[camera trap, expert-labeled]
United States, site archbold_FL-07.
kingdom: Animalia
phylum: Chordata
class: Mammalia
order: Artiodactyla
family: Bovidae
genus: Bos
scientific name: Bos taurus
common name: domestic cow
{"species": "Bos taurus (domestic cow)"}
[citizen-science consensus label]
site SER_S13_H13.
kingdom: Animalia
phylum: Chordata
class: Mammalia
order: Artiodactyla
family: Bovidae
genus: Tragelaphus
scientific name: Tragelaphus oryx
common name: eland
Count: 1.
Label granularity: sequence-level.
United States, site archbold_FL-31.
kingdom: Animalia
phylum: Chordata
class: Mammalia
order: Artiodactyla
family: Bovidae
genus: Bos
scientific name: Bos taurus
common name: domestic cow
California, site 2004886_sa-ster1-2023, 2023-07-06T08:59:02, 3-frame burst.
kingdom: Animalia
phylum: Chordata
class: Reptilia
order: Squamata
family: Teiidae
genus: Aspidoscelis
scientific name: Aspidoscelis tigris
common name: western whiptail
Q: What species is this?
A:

★ ★ ★ ★

### [What you are asked to do]
The expected answer is a copy of each line in the records that holds the word "United".

### [Your response]
United States, site archbold_FL-07.
United States, site archbold_FL-31.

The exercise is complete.